After the reload, repeat the curl probe from the client:

curl --tcp-fastopen -D - -o /dev/null http://203.0.113.10/

Then recheck counters on the Nginx server:

nstat -az | grep -i FastOpen

Nginx Did Not Load the fastopen Parameter

If you edited a disabled virtual host, the active configuration will not show fastopen. Dump the loaded configuration with the owning file marker:

sudo nginx -T 2>&1 | awk '
/^# configuration file / { source=$0; next }
/fastopen/ {
    if (source != last_source) {
        print source
        last_source = source
    }
    print
}'

If the command prints no fastopen line, edit the enabled site file or include file.
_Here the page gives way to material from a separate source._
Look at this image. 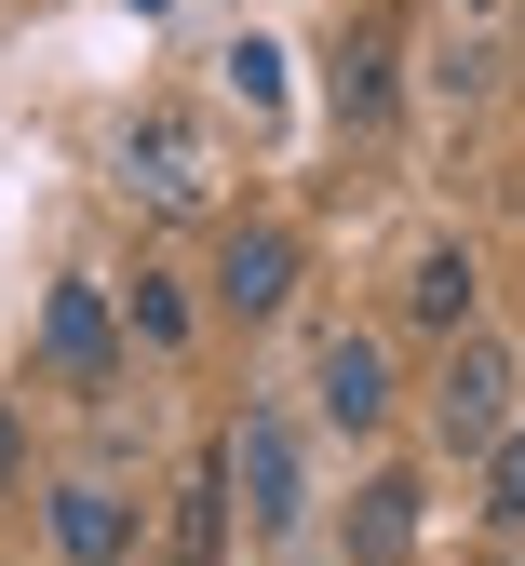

Then validate and reload:

sudo nginx -t && sudo systemctl reload nginx

Rerun the owner-aware dump; it should print the file marker and the loaded fastopen listener:

sudo nginx -T 2>&1 | awk '
/^# configuration file / { source=$0; next }
/fastopen/ {
    if (source != last_source) {
        print source
        last_source = source
    }
    print
}'

curl Succeeds but TFO Counters Do Not Increase

A successful curl --tcp-fastopen request can still use a regular TCP handshake. On the client that runs curl, check that the value includes client-side TFO:

cat /proc/sys/net/ipv4/tcp_fastopen

Values such as 1 or 3 include client-side TFO. Then run the probe from that client:

curl --tcp-fastopen -D - -o /dev/null http://203.0.113.10/

On the Nginx server, recheck the counters after several direct requests:

nstat -az | grep -i FastOpen

If TcpExtTCPFastOpenPassive and TcpExtTCPFastOpenCookieReqd stay at 0, the connection may not be reaching the origin with TFO. Test a direct origin path or verify TFO support on the load balancer or CDN that terminates the client connection.

Nginx Reports a Duplicate listen Option Error

Conflicting socket parameters on the same address and port can prevent Nginx from loading the configuration. The error usually points to duplicate or inconsistent listen directives:

sudo nginx -t

nginx: [emerg] duplicate listen options for 0.0.0.0:80 in /etc/nginx/conf.d/site.conf:12
nginx: configuration file /etc/nginx/nginx.conf test failed

Keep the socket parameters consistent for each address and port pair. Then test again:

sudo nginx -t

Related Nginx Performance Guides

TCP Fast Open affects connection setup only. Pair it with other Nginx tuning only when each feature matches your traffic pattern:

• Enable reuseport in Nginx to distribute accepted connections across worker sockets.
• Enable open file cache in Nginx to reduce repeated filesystem metadata lookups.
• Enable gzip compression in Nginx to reduce transfer size for compressible responses.
• Enable the Nginx sendfile directive to use zero-copy static file delivery where it fits.
• Configure rate limiting in Nginx to control request bursts and abusive clients.

Conclusion

TCP Fast Open is active for the selected Nginx listener once the Linux server-side bit is enabled, fastopen=... appears in the loaded listen directive, and the Fast Open counters move during client tests. Keep it on listeners that can tolerate duplicate early request data, and use the related Nginx performance guides for throughput tuning beyond connection setup.